■ **Aufgabe**: Welche Zeilen im folgenden Material enthalten das Wort „wine“? Finde jede davon und schreibe sie vollständig ab.
..............................
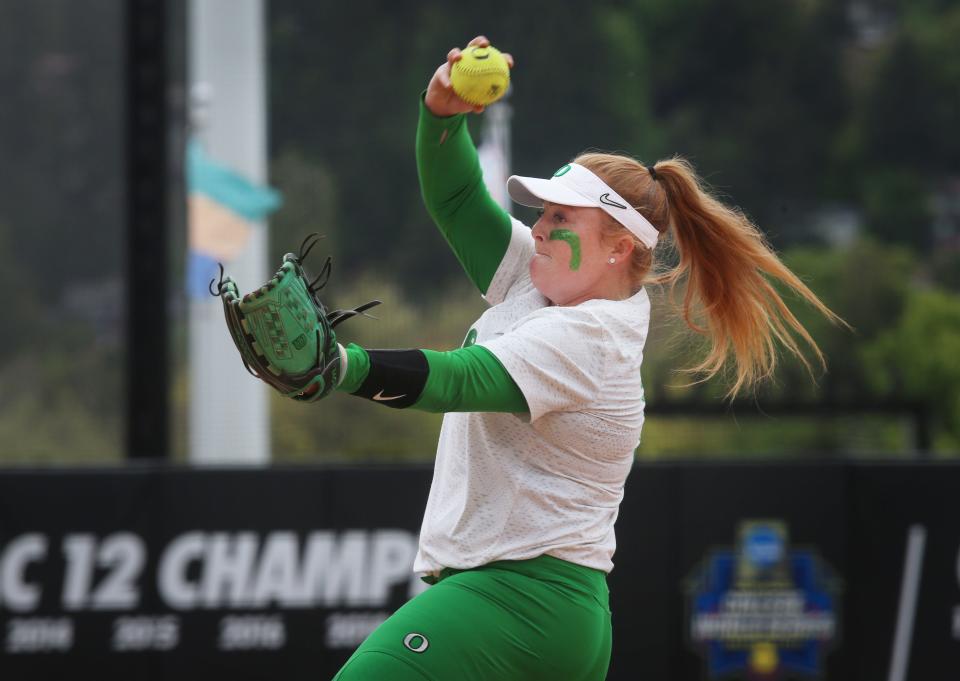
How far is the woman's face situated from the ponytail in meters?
0.13

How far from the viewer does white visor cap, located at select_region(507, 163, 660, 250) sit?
3.05m

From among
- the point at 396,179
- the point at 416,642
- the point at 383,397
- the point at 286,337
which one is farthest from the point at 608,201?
the point at 396,179

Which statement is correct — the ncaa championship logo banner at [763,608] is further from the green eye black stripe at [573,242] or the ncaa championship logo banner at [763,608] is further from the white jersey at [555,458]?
the green eye black stripe at [573,242]

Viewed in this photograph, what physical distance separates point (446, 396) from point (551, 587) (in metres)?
0.56

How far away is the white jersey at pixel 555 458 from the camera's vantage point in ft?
9.34

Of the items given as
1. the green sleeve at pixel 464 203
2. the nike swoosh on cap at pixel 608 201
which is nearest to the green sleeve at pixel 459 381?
the nike swoosh on cap at pixel 608 201

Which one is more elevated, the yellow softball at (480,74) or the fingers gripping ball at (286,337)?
the yellow softball at (480,74)

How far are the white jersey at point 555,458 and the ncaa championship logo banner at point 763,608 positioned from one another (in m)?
2.94

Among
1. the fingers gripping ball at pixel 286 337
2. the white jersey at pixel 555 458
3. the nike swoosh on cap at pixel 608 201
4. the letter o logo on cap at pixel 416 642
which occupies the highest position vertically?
the nike swoosh on cap at pixel 608 201

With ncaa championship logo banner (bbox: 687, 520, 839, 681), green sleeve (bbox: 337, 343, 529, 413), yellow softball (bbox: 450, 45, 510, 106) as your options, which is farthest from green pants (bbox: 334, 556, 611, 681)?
ncaa championship logo banner (bbox: 687, 520, 839, 681)

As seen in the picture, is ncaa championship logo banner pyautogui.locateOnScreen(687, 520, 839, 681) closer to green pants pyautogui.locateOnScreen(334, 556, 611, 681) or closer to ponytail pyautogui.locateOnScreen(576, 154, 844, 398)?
ponytail pyautogui.locateOnScreen(576, 154, 844, 398)

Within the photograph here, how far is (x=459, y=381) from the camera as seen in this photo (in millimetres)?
2639

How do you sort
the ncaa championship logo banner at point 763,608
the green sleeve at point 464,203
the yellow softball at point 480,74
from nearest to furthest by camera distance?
1. the yellow softball at point 480,74
2. the green sleeve at point 464,203
3. the ncaa championship logo banner at point 763,608

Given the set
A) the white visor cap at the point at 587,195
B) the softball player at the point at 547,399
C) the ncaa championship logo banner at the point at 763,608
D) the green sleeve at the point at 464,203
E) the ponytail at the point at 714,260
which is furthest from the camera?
the ncaa championship logo banner at the point at 763,608
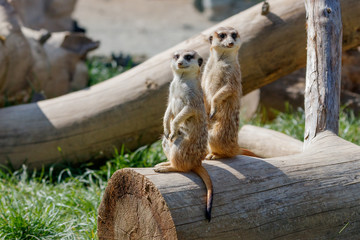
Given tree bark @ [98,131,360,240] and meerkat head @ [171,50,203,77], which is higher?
meerkat head @ [171,50,203,77]

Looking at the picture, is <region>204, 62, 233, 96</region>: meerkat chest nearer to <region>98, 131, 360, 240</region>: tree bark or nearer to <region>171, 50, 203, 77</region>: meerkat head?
<region>171, 50, 203, 77</region>: meerkat head

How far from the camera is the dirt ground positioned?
10.8 metres

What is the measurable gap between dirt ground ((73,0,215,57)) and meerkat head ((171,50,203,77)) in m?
7.12

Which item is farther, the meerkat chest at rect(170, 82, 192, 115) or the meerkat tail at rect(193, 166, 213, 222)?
the meerkat chest at rect(170, 82, 192, 115)

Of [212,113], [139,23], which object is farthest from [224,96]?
[139,23]

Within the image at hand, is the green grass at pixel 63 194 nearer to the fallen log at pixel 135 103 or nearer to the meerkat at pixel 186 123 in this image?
the fallen log at pixel 135 103

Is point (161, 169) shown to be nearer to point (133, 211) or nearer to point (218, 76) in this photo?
point (133, 211)

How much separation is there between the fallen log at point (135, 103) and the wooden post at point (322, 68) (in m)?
0.66

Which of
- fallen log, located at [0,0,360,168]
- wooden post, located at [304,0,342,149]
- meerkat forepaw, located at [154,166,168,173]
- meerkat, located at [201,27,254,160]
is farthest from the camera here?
fallen log, located at [0,0,360,168]

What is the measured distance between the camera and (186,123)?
2.57m

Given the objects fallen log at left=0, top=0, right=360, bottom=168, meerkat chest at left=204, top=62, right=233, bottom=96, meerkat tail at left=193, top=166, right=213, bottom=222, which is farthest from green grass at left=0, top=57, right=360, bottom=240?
meerkat chest at left=204, top=62, right=233, bottom=96

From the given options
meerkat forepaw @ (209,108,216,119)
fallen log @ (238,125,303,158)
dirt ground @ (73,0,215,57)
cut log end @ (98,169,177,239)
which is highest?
meerkat forepaw @ (209,108,216,119)

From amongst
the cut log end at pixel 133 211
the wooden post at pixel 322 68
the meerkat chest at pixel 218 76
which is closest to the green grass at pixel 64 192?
the cut log end at pixel 133 211

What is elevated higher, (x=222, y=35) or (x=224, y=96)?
(x=222, y=35)
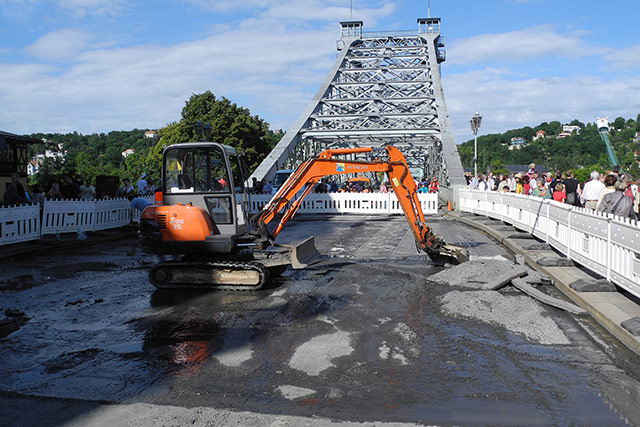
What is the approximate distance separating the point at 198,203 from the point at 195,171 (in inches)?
22.2

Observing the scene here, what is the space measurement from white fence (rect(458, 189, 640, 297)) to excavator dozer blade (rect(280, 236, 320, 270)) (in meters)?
4.63

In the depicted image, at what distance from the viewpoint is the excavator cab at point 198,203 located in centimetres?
929

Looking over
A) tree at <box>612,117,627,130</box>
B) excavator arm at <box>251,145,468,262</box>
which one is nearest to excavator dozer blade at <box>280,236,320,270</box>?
excavator arm at <box>251,145,468,262</box>

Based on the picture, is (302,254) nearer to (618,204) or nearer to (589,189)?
(618,204)

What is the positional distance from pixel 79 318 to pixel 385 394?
476 centimetres

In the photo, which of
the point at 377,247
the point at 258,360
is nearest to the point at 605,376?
the point at 258,360

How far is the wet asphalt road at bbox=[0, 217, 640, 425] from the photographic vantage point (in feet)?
15.3

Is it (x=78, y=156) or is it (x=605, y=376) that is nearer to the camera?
(x=605, y=376)

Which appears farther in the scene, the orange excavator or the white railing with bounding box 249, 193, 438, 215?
the white railing with bounding box 249, 193, 438, 215

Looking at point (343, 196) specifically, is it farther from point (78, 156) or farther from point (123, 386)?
point (78, 156)

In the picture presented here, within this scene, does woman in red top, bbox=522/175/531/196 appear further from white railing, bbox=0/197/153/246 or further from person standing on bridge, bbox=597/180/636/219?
white railing, bbox=0/197/153/246

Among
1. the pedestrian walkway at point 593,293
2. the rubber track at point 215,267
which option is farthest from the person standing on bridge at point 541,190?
the rubber track at point 215,267

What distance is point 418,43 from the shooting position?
71.0 meters

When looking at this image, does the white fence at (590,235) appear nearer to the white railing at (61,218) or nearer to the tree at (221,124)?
the white railing at (61,218)
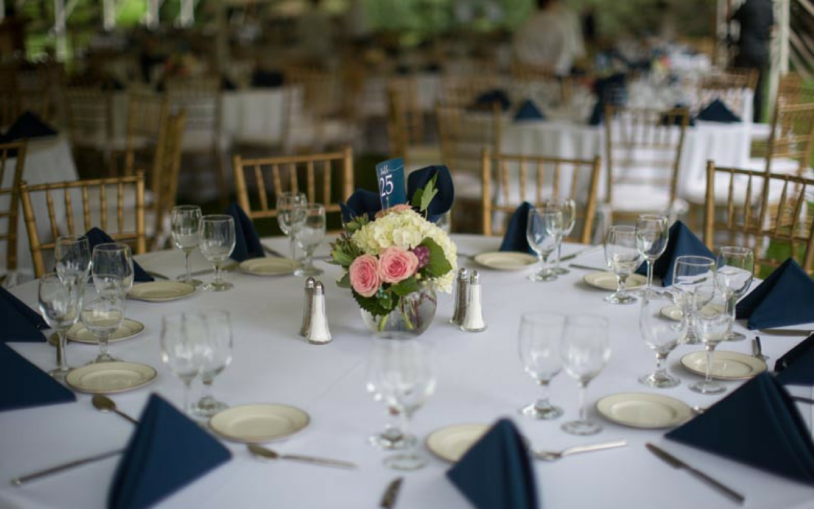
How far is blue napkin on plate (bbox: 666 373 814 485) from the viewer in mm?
1257

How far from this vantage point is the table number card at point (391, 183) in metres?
1.83

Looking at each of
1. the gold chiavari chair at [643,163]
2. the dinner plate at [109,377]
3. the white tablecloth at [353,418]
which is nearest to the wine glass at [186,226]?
the white tablecloth at [353,418]

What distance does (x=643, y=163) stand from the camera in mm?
4828

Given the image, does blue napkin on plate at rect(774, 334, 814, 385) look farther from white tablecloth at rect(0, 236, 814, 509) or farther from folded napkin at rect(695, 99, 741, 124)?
folded napkin at rect(695, 99, 741, 124)

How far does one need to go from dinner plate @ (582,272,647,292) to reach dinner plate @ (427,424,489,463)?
0.88m

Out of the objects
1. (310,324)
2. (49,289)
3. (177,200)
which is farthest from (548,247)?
(177,200)

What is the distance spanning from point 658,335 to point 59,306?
106cm

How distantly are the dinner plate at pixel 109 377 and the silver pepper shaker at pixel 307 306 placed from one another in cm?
33

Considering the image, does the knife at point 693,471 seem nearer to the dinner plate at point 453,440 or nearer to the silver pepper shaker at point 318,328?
the dinner plate at point 453,440

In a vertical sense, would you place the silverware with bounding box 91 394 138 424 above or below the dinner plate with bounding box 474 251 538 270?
below

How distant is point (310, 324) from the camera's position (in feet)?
5.89

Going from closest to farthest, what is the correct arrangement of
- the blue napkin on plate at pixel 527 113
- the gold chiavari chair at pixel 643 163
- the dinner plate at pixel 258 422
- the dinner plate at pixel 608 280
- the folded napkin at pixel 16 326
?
the dinner plate at pixel 258 422, the folded napkin at pixel 16 326, the dinner plate at pixel 608 280, the gold chiavari chair at pixel 643 163, the blue napkin on plate at pixel 527 113

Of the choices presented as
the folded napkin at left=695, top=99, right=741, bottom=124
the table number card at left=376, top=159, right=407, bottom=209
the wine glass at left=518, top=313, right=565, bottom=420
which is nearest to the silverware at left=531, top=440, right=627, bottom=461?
the wine glass at left=518, top=313, right=565, bottom=420

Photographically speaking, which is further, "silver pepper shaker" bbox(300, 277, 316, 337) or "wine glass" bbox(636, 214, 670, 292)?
"wine glass" bbox(636, 214, 670, 292)
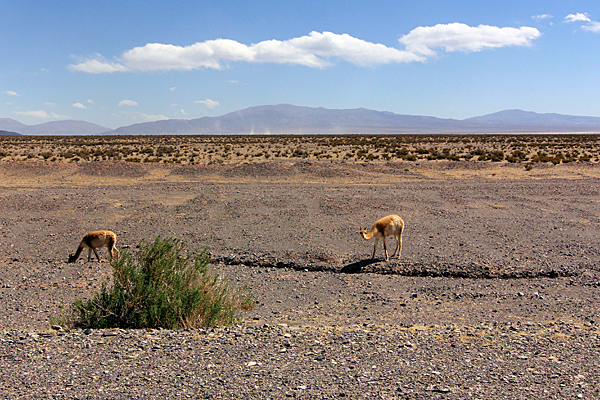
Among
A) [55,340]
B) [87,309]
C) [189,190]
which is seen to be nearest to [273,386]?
[55,340]

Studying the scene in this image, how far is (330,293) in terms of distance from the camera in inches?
336

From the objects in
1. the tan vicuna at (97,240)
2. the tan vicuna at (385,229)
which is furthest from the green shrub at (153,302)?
the tan vicuna at (385,229)

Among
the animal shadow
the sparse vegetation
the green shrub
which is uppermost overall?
the sparse vegetation

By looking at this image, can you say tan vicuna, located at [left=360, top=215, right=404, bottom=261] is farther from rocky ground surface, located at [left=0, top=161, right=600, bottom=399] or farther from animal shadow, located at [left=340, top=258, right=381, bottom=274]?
rocky ground surface, located at [left=0, top=161, right=600, bottom=399]

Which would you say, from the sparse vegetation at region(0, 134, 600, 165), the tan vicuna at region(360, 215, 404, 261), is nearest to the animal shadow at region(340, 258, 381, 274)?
the tan vicuna at region(360, 215, 404, 261)

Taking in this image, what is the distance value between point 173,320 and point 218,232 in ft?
22.3

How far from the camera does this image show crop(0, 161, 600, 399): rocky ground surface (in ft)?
14.5

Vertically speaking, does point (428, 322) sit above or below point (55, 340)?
below

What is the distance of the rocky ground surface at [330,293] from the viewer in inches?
Result: 174

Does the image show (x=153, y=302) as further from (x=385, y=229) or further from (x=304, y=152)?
(x=304, y=152)

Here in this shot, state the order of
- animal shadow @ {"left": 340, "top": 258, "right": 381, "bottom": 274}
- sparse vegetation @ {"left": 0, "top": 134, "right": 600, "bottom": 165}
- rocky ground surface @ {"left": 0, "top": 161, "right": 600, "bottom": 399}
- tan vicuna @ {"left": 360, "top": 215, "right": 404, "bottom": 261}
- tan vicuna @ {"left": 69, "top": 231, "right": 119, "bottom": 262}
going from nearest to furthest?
rocky ground surface @ {"left": 0, "top": 161, "right": 600, "bottom": 399} < animal shadow @ {"left": 340, "top": 258, "right": 381, "bottom": 274} < tan vicuna @ {"left": 69, "top": 231, "right": 119, "bottom": 262} < tan vicuna @ {"left": 360, "top": 215, "right": 404, "bottom": 261} < sparse vegetation @ {"left": 0, "top": 134, "right": 600, "bottom": 165}

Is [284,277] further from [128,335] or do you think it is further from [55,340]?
[55,340]

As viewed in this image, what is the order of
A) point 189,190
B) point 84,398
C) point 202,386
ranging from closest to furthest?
1. point 84,398
2. point 202,386
3. point 189,190

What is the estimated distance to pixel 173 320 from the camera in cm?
611
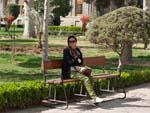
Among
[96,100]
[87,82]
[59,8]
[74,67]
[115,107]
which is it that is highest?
[59,8]

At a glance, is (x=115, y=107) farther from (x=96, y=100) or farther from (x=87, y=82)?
(x=87, y=82)

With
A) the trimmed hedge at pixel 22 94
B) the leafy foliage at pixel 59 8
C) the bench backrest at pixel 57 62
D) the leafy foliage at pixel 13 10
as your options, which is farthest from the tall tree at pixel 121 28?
the leafy foliage at pixel 13 10

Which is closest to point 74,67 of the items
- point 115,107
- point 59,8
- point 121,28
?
point 115,107

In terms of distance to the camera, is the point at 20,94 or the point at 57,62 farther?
the point at 57,62

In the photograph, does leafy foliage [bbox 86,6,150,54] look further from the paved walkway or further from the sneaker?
the sneaker

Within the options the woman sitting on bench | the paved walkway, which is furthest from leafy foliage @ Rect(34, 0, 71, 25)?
the woman sitting on bench

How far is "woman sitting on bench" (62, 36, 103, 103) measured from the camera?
9864 mm

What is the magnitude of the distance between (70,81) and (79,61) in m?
0.80

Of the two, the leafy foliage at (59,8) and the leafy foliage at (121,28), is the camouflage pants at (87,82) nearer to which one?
the leafy foliage at (121,28)

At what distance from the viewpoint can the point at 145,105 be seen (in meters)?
10.5

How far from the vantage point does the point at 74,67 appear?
1039cm

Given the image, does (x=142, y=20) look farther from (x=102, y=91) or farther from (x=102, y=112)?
(x=102, y=112)

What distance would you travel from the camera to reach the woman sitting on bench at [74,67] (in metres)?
9.86

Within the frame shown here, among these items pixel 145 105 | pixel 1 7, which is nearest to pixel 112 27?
pixel 145 105
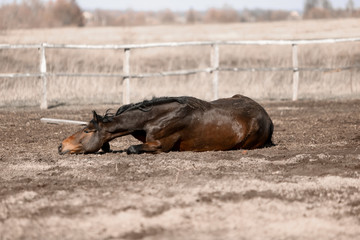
..............................
■ **Antwort**:
which is nearest to the wine glass at [186,226]?
the wine glass at left=518, top=313, right=565, bottom=420
the wine glass at left=518, top=313, right=565, bottom=420
Photographically speaking, which is further, "silver pepper shaker" bbox(300, 277, 316, 337) or "wine glass" bbox(636, 214, 670, 292)?
"wine glass" bbox(636, 214, 670, 292)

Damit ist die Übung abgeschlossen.